SET TASK → Take the line that has "In terms of" in it and every line after it to the end of the entries, and reproduce them exactly.

Collection entries:
- - - - -

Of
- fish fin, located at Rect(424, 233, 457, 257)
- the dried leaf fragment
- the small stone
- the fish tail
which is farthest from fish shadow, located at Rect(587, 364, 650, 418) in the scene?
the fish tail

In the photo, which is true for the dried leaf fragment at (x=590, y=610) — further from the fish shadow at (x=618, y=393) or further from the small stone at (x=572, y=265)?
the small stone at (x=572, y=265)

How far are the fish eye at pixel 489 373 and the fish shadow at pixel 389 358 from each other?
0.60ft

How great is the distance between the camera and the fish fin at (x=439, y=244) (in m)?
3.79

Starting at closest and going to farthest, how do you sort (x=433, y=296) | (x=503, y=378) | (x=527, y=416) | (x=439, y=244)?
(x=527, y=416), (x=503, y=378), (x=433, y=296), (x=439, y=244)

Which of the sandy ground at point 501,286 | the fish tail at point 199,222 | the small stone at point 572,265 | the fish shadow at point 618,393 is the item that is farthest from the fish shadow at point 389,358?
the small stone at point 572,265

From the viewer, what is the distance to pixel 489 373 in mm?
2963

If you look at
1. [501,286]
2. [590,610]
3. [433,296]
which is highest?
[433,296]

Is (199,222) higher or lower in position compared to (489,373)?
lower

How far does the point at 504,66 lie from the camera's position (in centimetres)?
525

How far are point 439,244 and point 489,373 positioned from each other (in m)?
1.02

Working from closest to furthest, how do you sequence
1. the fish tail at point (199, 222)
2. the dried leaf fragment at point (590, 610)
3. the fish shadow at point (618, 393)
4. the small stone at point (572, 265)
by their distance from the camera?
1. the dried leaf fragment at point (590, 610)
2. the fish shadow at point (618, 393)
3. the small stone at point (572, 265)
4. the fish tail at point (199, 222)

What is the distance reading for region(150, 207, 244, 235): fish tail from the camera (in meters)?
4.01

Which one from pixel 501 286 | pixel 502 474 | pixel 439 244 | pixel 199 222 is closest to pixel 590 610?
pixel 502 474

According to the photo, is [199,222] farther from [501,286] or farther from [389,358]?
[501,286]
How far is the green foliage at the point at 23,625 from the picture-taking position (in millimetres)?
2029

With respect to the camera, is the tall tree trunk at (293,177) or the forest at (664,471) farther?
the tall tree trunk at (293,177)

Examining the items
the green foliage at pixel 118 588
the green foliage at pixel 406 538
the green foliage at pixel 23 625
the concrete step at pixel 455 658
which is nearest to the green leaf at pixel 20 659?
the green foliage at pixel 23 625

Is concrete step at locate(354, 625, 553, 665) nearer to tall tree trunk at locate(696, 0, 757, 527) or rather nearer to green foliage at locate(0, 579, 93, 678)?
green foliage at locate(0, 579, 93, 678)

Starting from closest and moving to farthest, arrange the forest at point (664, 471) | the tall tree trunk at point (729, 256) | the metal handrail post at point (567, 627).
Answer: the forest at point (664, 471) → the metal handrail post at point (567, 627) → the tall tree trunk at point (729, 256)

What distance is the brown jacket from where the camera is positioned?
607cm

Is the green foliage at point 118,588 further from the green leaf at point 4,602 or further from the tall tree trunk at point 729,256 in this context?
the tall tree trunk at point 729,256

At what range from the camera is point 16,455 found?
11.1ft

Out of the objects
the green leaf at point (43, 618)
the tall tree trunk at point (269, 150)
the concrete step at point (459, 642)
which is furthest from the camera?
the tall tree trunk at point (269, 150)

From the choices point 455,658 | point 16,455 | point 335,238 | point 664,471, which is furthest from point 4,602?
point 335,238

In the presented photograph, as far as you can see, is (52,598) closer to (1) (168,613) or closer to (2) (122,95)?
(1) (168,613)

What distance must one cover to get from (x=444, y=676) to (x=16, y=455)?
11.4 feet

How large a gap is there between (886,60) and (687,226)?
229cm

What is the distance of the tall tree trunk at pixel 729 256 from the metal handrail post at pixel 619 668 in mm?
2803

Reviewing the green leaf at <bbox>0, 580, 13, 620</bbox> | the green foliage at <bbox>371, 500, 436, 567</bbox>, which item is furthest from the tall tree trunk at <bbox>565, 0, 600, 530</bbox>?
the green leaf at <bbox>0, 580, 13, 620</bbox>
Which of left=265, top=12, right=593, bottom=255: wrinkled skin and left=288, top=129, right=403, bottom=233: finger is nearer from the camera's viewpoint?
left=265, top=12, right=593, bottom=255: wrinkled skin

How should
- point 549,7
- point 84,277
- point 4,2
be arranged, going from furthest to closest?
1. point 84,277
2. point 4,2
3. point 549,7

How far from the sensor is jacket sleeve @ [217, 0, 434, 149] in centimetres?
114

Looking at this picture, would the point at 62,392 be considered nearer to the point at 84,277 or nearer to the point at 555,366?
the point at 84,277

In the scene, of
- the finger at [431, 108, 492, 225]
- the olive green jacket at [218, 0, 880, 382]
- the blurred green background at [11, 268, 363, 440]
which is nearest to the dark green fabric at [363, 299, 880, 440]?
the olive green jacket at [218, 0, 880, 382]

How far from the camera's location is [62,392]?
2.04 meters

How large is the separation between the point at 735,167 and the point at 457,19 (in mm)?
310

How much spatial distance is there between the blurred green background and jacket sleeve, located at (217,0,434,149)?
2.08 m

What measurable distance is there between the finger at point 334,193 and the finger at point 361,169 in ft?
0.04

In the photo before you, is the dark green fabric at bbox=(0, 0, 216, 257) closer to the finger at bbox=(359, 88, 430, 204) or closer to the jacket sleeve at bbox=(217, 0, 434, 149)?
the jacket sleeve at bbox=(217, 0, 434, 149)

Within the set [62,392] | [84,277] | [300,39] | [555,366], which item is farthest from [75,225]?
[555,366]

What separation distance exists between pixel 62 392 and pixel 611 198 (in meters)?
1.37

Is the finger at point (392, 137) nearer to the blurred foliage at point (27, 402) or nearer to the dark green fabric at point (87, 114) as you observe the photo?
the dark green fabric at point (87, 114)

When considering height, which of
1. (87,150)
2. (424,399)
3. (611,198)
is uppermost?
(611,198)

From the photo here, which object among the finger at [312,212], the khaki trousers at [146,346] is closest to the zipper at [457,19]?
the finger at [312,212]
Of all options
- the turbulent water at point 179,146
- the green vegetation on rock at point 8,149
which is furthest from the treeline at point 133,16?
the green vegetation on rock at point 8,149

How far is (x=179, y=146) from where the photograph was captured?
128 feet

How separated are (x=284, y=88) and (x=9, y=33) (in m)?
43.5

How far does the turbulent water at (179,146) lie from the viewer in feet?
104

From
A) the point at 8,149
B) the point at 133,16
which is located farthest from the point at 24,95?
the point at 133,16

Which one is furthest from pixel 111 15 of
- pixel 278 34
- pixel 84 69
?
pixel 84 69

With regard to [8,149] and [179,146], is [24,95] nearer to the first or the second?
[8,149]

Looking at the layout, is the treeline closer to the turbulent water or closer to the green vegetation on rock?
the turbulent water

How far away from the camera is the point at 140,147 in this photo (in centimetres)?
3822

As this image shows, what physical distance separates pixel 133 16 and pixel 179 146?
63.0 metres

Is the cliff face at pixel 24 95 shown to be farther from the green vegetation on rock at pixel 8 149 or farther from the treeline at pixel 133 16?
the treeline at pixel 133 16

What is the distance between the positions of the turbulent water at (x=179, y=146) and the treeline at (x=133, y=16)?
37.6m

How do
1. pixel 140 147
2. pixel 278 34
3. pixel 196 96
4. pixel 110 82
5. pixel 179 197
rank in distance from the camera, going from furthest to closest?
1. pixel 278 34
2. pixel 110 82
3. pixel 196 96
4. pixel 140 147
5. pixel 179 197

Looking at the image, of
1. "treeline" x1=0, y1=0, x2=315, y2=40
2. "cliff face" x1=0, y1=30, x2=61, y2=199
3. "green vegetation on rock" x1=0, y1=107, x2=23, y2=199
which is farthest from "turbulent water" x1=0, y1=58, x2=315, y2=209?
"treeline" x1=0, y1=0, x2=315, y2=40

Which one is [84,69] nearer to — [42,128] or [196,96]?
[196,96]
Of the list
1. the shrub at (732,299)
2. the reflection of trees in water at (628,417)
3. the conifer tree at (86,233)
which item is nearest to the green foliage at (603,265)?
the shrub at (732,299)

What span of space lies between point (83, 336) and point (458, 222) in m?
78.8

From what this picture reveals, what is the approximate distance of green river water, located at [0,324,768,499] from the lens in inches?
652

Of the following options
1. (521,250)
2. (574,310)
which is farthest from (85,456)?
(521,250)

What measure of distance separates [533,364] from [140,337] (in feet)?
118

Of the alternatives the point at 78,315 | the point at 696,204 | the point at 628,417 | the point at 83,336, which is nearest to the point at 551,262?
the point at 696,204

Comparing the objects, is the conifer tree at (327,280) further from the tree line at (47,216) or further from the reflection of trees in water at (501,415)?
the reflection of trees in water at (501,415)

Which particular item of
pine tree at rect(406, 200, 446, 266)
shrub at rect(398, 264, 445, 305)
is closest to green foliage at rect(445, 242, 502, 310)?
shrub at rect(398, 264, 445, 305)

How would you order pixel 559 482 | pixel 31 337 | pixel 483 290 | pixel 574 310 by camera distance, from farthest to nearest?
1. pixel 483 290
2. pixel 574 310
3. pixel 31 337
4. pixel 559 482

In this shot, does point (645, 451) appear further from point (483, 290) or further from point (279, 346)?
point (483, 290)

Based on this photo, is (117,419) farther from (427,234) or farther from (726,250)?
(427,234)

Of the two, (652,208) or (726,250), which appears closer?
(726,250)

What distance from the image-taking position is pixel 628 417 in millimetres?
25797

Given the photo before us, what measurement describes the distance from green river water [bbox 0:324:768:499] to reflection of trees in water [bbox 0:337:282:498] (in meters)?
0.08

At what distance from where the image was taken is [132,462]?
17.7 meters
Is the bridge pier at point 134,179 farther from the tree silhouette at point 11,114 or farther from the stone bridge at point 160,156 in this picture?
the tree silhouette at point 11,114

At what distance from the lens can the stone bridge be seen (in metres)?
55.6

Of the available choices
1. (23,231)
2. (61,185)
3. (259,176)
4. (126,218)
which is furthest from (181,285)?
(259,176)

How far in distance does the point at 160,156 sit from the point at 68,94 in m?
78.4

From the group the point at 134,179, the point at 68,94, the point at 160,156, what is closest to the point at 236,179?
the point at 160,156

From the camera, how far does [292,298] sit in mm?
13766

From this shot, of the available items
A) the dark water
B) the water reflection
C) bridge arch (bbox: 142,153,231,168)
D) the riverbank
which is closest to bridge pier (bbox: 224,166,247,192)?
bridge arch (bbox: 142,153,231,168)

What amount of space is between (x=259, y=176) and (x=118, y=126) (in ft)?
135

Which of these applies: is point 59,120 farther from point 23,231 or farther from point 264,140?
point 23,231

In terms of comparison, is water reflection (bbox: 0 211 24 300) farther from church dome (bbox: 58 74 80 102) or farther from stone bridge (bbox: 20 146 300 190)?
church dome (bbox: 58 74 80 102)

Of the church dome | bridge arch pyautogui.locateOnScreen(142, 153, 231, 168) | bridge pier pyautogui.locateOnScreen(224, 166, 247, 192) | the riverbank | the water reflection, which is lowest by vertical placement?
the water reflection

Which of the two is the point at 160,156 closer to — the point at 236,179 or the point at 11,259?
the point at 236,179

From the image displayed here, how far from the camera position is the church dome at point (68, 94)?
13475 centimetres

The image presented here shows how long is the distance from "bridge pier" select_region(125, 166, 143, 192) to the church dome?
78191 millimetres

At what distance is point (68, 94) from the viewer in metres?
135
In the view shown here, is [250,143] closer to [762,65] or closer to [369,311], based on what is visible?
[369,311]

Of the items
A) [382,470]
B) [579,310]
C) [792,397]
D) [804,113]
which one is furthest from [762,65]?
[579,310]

- - - - -

CORRECT RESULT →
In terms of comparison, is water reflection (bbox: 0 211 24 300) farther from church dome (bbox: 58 74 80 102) or farther from stone bridge (bbox: 20 146 300 190)?
church dome (bbox: 58 74 80 102)

Of the church dome | bridge arch pyautogui.locateOnScreen(142, 153, 231, 168) | bridge pier pyautogui.locateOnScreen(224, 166, 247, 192) | the riverbank | the water reflection, which is lowest by vertical placement?
the water reflection

Which of the two is the point at 160,156 closer to — the point at 236,179 or the point at 11,259?
the point at 236,179

From the image displayed here, how far from the camera position is the church dome at point (68, 94)?
13475 centimetres

The image presented here shows how long is the distance from "bridge pier" select_region(125, 166, 143, 192) to the church dome?
78191 millimetres

At what distance is point (68, 94) from the viewer in metres?
135
In the view shown here, is [250,143] closer to [762,65] or closer to [369,311], based on what is visible?
[369,311]

Of the items
A) [382,470]
B) [579,310]
C) [792,397]
D) [804,113]
which one is furthest from [762,65]?
[579,310]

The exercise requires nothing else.